Diyarbakır 6. Ağır Ceza Mahkemesi, KCK davasında sanıkların Kürtçe savunma talebini reddederken, Diyarbakır 4. Ağır Ceza Mahkemesi'nde Şemdin Sakık'a yönelik suikast girişiminde bulunan PKK itirafçısı Fedli Temizyüz'ün Kürtçe savunma talebi kabul edildi. Şemdin Sakık'la aynı cezaevinde kalan sanık Fedli Temizyüz duruşmaya katıldı.
Duruşmada iddia makamı esas hakkındaki mütalaasını mahkemeye sundu. İddia makamı, sanık Fedli Temizyüz'ün, Diyarbakır E Tipi Cezaevi'nde bulunan Şemdin Sakık'ın örgüte ihanet ettiğini öne sürüp, çok iyi korunan bir şahsın örgüt tarafından nasıl öldürülebileceğini ispatlamak için eylemi düzenlediği kaydedildi. Temizyüz'ün, PKK içinde bomba eğitimi aldığı ve maket geminin kendisi tarafından hazırlandığı kaydedilen mütalaada, sanığın örgüt adına hareket ettiği belirtildi. İddia makamı Temizyüz'ün TCK'nın 302/1 maddesini düzenleyen, "Devletin topraklarının tamamını veya bir kısmını yabancı bir devletin egemenliği altına koymak" ve Devletin birliğini bozmak" suçlarından ğırlaştırılmış müebbet hapis cezası verilmesini talep etti.

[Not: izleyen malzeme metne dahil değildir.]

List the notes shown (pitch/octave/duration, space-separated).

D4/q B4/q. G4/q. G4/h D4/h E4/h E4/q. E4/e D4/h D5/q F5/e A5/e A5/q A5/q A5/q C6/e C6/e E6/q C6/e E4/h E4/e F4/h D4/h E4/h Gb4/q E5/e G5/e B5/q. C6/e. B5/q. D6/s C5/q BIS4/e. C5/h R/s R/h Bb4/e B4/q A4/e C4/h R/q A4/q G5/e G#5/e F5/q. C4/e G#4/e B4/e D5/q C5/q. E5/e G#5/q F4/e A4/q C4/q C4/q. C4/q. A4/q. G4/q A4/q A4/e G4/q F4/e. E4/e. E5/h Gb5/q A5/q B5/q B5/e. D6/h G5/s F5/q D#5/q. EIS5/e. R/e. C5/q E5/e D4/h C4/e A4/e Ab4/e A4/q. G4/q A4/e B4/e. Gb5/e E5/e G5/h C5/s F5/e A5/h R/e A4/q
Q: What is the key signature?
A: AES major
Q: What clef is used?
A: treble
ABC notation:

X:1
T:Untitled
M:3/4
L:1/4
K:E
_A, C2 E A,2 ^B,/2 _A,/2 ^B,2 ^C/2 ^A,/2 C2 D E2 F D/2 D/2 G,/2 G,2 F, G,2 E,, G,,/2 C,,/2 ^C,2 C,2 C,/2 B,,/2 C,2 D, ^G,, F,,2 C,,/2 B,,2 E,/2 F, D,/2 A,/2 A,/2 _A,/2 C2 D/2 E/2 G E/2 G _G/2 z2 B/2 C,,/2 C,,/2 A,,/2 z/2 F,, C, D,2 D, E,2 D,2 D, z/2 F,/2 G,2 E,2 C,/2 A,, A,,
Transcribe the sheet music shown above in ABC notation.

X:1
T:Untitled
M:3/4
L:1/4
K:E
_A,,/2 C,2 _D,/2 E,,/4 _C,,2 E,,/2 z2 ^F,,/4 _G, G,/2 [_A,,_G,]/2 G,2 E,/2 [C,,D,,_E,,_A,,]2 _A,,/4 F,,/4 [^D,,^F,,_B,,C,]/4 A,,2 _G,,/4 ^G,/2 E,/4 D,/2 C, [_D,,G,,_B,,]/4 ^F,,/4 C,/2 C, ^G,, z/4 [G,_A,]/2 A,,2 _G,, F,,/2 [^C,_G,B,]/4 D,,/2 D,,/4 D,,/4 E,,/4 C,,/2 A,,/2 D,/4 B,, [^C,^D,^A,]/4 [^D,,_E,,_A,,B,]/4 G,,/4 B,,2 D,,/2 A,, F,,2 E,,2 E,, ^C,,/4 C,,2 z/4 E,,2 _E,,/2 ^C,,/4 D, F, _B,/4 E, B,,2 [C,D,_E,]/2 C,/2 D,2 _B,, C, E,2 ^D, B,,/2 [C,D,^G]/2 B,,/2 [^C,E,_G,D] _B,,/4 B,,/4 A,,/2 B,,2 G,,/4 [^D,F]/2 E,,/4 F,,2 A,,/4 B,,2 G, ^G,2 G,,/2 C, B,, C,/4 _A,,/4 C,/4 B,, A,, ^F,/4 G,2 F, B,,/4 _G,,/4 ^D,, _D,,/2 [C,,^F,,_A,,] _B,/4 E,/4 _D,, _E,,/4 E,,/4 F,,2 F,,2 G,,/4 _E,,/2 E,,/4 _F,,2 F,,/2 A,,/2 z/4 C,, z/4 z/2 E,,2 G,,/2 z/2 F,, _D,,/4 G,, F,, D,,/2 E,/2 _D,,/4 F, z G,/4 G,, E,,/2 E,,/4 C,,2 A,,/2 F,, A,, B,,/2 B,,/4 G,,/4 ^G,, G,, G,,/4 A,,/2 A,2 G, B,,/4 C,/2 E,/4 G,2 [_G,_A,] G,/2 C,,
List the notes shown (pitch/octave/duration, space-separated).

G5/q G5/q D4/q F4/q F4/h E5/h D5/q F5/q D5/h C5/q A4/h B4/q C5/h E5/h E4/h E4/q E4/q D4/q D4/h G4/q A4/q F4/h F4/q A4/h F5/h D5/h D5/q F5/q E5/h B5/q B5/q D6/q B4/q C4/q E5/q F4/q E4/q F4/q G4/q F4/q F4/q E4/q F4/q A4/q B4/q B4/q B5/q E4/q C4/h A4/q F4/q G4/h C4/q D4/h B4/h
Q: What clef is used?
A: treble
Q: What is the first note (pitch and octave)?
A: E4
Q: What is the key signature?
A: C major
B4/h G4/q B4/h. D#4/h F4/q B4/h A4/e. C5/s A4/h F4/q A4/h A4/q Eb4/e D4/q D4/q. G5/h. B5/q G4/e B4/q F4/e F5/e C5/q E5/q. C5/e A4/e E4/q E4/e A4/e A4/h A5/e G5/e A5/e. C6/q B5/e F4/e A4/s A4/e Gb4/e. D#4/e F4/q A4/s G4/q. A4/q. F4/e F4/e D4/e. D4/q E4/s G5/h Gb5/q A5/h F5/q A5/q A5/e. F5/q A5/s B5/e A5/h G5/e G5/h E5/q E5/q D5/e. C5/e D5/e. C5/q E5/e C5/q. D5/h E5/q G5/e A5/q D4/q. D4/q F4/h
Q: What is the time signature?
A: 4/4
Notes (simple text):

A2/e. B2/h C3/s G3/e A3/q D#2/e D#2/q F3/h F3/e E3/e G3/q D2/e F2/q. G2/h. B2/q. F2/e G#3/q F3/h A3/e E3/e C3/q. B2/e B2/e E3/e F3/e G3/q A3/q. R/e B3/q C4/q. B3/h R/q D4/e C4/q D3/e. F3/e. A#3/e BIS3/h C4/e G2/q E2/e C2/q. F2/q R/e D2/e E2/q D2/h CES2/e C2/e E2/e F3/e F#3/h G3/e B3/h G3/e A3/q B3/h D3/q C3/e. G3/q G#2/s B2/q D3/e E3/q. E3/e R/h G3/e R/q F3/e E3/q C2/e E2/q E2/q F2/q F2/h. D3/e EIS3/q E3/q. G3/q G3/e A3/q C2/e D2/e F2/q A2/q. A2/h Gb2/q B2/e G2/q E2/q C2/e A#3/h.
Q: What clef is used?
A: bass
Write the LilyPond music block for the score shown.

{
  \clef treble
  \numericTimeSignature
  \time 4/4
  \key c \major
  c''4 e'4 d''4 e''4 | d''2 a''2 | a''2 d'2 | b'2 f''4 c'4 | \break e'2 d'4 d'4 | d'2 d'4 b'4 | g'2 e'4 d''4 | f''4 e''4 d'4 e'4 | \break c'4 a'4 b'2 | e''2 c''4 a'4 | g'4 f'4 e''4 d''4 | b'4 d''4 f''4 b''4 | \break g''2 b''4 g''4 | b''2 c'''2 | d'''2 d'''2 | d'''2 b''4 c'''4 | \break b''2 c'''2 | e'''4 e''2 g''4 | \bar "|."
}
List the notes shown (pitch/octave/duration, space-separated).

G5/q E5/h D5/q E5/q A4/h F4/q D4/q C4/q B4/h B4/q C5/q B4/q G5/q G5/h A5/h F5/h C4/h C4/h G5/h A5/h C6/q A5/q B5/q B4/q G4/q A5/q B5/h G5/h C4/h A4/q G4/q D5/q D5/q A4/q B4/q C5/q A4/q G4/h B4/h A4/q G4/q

Sanık avukatı Osman Çelik iddia makamının esas hakkındaki mütalaasına karşı esas hakkındaki savunmalarını hazırlamak için süre talebinde bulunurken, sanık Temizyüz, mahkemeye 55 sayfadan oluşan Kürtçe savunmasını sundu. Yazılı savunma dışında sözlü savunma yapmayacağını beyan eden Temizyüz, duruşmalara katılmak istemediğini ve muaf tutulmasını istedi. Temizyüz'ün savunması mahkeme heyeti tarafından tutanaklara "55 sayfalık el yazısı ile Kürtçe savunma olarak yazılmış savunmalarını dosyaya konuldu" şeklinde geçirildi.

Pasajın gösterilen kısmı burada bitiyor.